Wind and Truth cover

Wind and Truth

The Stormlight Archive • Book 5

4.37 Goodreads
(139.0K ratings)

Why You'll Love This

Five books in, Sanderson finally breaks his characters — and this is where you find out if Roshar survives the consequences.

  • Great if you want: payoff for a decade of careful epic fantasy investment
  • The experience: dense and propulsive — multiple frontlines escalating toward a single collision
  • The writing: Sanderson's structural precision — every planted seed from books 1–4 flowers here
  • Skip if: you haven't read the prior four books — this is not a standalone

About This Book

Five years after Rhythm of War left Roshar on the knife's edge, Wind and Truth delivers the culmination of a decade's worth of storytelling — and the weight of it is felt on every page. Dalinar's desperate gamble against a god has a ten-day countdown, and the entire world of Roshar hangs in the balance across multiple simultaneous fronts. But the real stakes are deeply personal: questions of guilt, redemption, and what it means to choose who you become when everything is collapsing around you. This is a book about people under impossible pressure, and it earns every emotional beat it reaches for.

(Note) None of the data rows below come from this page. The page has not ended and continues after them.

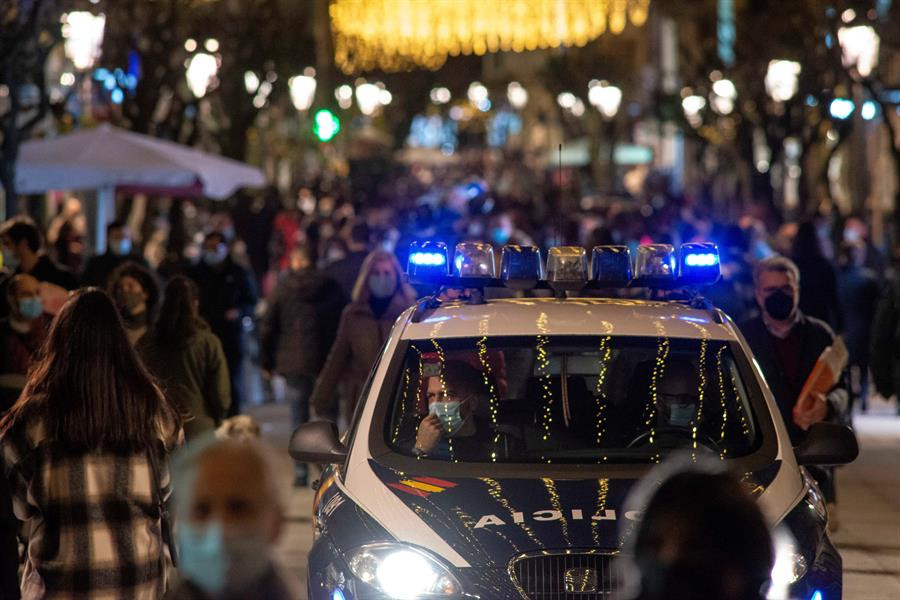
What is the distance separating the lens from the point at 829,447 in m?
6.46

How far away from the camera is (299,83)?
111 ft

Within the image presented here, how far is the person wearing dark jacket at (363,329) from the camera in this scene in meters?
11.4

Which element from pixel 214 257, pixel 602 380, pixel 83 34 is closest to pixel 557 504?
pixel 602 380

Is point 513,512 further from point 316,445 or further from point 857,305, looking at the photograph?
point 857,305

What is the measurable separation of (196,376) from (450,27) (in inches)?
3237

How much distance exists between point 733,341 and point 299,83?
27.5 metres

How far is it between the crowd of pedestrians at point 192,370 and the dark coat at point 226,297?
2 cm

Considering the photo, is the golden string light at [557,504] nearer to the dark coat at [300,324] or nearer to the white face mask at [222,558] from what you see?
the white face mask at [222,558]

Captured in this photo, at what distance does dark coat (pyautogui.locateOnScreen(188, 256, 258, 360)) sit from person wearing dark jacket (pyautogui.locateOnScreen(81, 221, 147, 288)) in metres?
0.53

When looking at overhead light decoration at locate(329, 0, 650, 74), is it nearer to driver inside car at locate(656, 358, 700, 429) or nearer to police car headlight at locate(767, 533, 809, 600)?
driver inside car at locate(656, 358, 700, 429)

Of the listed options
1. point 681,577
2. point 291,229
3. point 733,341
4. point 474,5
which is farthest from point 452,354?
point 474,5

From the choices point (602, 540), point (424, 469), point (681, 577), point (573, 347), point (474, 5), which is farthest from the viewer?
point (474, 5)

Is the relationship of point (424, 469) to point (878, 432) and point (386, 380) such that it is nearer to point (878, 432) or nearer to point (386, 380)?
point (386, 380)

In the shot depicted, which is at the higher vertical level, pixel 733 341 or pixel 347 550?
pixel 733 341
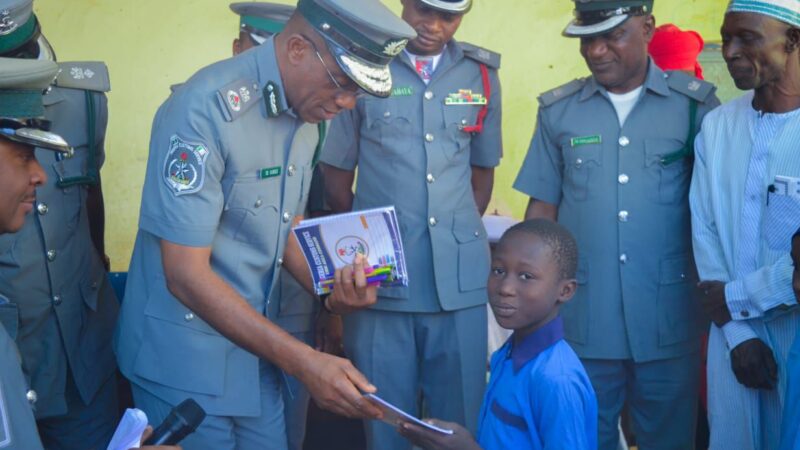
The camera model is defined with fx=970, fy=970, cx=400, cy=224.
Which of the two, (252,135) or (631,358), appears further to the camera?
(631,358)

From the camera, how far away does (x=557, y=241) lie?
286 centimetres

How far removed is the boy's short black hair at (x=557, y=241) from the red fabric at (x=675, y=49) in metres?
2.21

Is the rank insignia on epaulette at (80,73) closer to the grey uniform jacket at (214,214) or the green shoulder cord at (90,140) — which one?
the green shoulder cord at (90,140)

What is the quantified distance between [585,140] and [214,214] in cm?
161

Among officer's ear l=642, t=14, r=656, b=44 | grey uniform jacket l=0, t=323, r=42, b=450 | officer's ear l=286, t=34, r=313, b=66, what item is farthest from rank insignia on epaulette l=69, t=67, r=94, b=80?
officer's ear l=642, t=14, r=656, b=44

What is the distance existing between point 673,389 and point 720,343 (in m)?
0.39

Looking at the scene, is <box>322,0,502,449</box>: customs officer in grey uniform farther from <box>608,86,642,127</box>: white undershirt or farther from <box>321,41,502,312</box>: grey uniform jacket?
<box>608,86,642,127</box>: white undershirt

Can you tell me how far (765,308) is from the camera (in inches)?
125

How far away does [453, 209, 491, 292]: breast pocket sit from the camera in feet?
12.9

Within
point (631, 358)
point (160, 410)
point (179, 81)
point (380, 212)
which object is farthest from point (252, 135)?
point (179, 81)

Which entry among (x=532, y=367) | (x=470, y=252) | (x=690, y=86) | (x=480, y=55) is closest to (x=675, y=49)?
(x=690, y=86)

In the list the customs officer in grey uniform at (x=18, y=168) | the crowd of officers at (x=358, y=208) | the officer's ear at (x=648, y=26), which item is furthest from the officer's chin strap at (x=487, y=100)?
the customs officer in grey uniform at (x=18, y=168)

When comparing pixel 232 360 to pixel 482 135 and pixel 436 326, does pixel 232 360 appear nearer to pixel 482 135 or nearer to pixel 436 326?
pixel 436 326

What makes Wind and Truth distinctive as a reading experience is how Sanderson manages scale without losing intimacy. The novel juggles several converging storylines across a vast world, yet each thread feels purposeful rather than sprawling. His prose remains clean and propulsive — built for momentum — while the structure rewards readers who have followed the series closely, paying off long-seeded ideas with satisfying precision. This is a book that trusts its readers to have been paying attention, and generously rewards them for it.